_To do:_ Locate each line in the items below that contains the word "photograph" and copy every such line in full.

_Records for the task:_
________

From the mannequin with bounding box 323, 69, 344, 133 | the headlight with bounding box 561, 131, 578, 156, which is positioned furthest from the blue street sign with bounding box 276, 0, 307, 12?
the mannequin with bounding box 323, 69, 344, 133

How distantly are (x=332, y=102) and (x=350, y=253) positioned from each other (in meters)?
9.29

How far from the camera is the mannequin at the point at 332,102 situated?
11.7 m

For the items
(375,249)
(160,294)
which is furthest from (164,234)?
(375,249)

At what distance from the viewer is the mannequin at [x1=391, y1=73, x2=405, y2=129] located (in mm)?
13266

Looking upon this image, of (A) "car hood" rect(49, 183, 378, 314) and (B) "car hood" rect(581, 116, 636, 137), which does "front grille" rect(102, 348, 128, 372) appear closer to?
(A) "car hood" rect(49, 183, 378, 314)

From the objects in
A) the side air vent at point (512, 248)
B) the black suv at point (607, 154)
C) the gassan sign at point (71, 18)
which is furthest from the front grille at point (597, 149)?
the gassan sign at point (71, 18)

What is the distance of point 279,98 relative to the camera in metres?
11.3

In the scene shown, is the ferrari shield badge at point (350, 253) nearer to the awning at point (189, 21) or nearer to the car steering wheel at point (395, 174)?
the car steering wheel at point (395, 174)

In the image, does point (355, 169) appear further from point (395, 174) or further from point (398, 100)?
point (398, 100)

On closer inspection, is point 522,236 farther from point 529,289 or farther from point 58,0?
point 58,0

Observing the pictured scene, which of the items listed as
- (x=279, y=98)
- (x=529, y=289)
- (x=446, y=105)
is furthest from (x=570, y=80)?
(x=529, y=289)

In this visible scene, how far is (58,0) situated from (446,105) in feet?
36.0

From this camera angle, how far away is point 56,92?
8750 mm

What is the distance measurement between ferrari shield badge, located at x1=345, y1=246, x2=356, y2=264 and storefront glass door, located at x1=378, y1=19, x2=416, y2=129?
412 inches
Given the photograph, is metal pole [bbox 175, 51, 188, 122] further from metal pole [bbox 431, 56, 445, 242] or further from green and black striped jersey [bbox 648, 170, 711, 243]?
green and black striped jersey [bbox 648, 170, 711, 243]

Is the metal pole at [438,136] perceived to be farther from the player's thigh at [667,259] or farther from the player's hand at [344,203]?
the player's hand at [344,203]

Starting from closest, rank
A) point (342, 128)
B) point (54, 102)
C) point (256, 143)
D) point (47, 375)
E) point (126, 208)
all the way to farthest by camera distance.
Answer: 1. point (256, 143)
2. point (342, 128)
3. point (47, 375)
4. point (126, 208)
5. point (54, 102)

________

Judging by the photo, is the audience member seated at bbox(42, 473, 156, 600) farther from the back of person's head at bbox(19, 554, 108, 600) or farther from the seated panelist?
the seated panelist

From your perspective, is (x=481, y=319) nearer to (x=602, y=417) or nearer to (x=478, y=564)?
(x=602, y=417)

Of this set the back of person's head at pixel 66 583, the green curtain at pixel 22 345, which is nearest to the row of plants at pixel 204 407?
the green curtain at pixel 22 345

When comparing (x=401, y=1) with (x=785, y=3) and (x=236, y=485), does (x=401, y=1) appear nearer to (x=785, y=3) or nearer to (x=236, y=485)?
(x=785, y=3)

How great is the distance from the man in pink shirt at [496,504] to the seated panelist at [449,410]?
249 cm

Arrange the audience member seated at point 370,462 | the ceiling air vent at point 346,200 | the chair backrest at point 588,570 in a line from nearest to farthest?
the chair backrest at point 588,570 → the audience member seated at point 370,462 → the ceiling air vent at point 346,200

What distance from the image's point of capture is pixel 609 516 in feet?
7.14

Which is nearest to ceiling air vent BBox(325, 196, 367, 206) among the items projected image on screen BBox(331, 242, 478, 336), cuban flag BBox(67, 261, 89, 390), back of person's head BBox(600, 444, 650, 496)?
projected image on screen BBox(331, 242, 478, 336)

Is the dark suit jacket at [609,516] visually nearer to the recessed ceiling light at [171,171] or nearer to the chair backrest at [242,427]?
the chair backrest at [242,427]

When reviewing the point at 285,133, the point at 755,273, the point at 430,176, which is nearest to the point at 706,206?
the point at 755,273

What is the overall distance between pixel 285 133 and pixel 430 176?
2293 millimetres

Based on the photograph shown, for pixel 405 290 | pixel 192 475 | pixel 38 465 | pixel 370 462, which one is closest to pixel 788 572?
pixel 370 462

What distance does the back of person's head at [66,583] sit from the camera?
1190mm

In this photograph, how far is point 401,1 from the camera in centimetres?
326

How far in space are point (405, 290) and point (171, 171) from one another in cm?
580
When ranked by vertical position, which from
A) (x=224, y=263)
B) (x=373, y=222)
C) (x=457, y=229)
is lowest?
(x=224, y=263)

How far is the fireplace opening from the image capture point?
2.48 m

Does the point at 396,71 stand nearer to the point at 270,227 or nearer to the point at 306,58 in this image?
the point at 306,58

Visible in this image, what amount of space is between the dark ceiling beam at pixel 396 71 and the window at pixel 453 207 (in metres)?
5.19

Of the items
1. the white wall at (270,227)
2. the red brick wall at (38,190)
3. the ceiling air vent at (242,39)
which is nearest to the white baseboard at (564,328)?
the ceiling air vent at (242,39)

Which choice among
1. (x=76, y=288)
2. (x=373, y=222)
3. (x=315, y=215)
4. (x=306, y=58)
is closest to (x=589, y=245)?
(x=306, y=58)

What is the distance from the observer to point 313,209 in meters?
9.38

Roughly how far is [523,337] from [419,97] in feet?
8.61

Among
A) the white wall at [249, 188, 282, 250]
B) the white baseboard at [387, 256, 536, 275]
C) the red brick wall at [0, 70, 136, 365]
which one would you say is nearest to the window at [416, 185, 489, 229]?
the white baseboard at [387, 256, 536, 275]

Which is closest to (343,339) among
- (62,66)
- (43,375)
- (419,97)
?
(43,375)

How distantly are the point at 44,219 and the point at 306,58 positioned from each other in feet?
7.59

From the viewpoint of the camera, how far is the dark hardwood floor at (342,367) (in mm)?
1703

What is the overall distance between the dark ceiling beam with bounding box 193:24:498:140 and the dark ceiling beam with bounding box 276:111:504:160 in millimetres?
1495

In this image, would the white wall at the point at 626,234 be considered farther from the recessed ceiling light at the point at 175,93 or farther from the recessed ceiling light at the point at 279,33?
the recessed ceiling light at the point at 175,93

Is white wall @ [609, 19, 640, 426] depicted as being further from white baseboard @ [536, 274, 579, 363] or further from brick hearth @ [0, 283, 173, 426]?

________

_Complete answer:_
Given the photograph, is metal pole [bbox 175, 51, 188, 122] further from metal pole [bbox 431, 56, 445, 242] or further from green and black striped jersey [bbox 648, 170, 711, 243]?
Based on the photograph shown, for pixel 405 290 | pixel 192 475 | pixel 38 465 | pixel 370 462, which one is closest to pixel 788 572?
In this photograph, how far is point 401,1 from the camera in centimetres?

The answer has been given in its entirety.